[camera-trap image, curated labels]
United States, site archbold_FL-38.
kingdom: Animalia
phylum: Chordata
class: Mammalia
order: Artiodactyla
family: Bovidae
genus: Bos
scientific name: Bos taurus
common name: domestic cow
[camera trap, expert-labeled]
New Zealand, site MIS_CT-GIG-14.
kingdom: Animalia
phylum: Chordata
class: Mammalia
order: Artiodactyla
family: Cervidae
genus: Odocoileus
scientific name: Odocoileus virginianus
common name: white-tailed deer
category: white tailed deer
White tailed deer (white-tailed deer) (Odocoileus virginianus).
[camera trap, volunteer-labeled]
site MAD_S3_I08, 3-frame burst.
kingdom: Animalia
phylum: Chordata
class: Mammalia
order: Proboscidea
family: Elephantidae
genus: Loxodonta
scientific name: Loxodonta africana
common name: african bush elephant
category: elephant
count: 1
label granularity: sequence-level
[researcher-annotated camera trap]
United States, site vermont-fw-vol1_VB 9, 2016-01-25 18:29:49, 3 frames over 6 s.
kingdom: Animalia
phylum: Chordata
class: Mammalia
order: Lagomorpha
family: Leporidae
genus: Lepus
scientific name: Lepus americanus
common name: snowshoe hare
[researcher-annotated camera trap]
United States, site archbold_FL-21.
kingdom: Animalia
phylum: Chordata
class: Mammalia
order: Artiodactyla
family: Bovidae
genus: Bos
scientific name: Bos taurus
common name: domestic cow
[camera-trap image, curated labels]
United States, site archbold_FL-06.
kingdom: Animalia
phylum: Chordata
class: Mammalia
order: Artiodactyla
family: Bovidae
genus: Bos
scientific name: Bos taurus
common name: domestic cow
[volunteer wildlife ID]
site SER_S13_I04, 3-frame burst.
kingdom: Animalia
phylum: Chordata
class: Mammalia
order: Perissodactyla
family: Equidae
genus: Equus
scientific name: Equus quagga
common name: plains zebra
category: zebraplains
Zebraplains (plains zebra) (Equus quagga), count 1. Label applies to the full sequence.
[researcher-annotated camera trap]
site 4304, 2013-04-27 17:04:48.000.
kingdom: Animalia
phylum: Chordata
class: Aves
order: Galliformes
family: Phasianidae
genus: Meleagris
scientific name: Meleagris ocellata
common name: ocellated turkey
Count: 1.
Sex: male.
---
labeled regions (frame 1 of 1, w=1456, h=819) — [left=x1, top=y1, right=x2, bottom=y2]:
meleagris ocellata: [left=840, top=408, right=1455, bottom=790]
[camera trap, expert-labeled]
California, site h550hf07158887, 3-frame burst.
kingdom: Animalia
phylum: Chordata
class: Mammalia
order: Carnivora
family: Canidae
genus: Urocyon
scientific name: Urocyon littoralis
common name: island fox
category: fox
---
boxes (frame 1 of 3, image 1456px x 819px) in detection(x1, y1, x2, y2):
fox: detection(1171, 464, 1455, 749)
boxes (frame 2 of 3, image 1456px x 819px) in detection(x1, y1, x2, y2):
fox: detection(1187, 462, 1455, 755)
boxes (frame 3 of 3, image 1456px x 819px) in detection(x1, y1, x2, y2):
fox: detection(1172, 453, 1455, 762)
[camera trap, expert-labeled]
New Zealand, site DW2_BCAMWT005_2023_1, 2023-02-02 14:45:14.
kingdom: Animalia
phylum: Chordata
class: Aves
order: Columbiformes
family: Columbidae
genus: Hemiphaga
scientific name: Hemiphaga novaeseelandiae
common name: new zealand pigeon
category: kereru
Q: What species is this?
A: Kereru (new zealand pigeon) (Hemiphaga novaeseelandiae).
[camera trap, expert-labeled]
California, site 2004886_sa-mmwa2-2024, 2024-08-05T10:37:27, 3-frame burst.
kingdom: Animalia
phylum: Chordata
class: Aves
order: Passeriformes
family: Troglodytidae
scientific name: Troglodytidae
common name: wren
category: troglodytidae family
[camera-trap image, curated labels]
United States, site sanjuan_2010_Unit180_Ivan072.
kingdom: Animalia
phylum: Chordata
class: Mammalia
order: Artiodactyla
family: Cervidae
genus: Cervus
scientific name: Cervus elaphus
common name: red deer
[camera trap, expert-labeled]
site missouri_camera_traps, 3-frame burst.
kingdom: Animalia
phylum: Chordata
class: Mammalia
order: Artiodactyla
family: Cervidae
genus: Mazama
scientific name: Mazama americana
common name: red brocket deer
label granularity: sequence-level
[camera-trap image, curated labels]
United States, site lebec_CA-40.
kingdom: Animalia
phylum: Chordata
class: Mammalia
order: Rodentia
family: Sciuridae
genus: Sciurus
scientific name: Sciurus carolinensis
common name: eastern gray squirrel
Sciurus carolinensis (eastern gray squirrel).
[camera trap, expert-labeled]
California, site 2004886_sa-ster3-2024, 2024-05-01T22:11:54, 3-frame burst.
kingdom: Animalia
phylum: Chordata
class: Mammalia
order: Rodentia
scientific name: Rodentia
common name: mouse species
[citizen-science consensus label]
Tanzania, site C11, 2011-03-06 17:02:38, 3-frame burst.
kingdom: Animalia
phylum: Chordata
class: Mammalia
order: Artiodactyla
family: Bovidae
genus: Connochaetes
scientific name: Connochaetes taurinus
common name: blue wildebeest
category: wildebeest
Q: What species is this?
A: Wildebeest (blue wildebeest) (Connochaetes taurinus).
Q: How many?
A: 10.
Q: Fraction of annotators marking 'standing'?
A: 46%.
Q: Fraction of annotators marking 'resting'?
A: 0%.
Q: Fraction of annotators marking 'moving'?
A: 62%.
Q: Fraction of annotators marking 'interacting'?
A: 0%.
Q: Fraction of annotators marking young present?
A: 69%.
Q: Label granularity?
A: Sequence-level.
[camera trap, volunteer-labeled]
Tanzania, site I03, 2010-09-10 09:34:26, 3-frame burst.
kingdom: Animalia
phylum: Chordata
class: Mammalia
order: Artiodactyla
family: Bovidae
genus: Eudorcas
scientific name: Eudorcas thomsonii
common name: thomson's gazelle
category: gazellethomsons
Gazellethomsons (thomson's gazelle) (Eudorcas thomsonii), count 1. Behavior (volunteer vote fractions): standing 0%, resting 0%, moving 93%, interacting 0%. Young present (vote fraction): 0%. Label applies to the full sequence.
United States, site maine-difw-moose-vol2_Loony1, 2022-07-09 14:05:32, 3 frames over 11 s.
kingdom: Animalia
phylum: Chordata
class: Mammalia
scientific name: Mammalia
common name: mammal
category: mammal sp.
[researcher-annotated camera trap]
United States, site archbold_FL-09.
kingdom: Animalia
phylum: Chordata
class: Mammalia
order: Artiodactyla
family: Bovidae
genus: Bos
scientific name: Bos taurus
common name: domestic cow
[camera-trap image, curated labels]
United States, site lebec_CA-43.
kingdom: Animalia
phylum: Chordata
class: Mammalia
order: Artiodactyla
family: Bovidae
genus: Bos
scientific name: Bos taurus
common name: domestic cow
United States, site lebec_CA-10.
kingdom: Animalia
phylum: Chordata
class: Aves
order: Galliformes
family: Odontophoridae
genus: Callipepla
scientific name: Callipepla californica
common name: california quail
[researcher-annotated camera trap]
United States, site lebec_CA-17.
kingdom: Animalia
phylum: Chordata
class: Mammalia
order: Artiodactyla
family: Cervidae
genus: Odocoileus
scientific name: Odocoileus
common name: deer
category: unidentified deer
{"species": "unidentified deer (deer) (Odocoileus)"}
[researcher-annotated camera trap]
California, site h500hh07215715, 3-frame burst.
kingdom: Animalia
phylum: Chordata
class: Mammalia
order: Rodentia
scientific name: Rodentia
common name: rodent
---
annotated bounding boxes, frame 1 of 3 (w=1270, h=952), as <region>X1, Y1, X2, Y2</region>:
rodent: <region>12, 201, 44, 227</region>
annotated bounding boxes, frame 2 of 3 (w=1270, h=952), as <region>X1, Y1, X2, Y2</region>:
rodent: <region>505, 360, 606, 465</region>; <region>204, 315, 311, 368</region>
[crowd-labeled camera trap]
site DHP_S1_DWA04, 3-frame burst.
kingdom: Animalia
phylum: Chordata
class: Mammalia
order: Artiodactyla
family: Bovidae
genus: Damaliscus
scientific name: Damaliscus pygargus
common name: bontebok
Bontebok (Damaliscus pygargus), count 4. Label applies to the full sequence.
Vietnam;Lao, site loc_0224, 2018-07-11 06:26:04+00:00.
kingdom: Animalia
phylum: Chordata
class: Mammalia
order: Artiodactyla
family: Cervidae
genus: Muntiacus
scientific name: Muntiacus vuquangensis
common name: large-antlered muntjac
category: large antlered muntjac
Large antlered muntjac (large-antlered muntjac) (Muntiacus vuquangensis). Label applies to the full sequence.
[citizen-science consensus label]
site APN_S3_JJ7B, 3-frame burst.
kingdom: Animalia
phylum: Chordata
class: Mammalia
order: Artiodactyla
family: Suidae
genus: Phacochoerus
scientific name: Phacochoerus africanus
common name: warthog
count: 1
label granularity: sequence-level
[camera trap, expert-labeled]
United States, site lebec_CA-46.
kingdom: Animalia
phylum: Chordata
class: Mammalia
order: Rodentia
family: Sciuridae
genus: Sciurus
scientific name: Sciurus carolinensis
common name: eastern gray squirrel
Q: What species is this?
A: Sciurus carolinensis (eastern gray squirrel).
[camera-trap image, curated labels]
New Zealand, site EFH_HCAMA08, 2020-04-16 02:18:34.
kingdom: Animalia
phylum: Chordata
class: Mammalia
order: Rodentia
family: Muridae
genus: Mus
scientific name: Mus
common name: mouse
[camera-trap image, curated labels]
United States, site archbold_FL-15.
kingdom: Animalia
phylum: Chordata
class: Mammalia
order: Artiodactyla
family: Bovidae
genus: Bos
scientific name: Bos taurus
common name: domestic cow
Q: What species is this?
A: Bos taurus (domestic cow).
◆ ◆ ◆ ◆
About this task>
Give back the lines of the data exactly as they are written, from the first line through the line containing "family: Elephantidae".

Response>
[camera-trap image, curated labels]
United States, site archbold_FL-38.
kingdom: Animalia
phylum: Chordata
class: Mammalia
order: Artiodactyla
family: Bovidae
genus: Bos
scientific name: Bos taurus
common name: domestic cow
[camera trap, expert-labeled]
New Zealand, site MIS_CT-GIG-14.
kingdom: Animalia
phylum: Chordata
class: Mammalia
order: Artiodactyla
family: Cervidae
genus: Odocoileus
scientific name: Odocoileus virginianus
common name: white-tailed deer
category: white tailed deer
White tailed deer (white-tailed deer) (Odocoileus virginianus).
[camera trap, volunteer-labeled]
site MAD_S3_I08, 3-frame burst.
kingdom: Animalia
phylum: Chordata
class: Mammalia
order: Proboscidea
family: Elephantidae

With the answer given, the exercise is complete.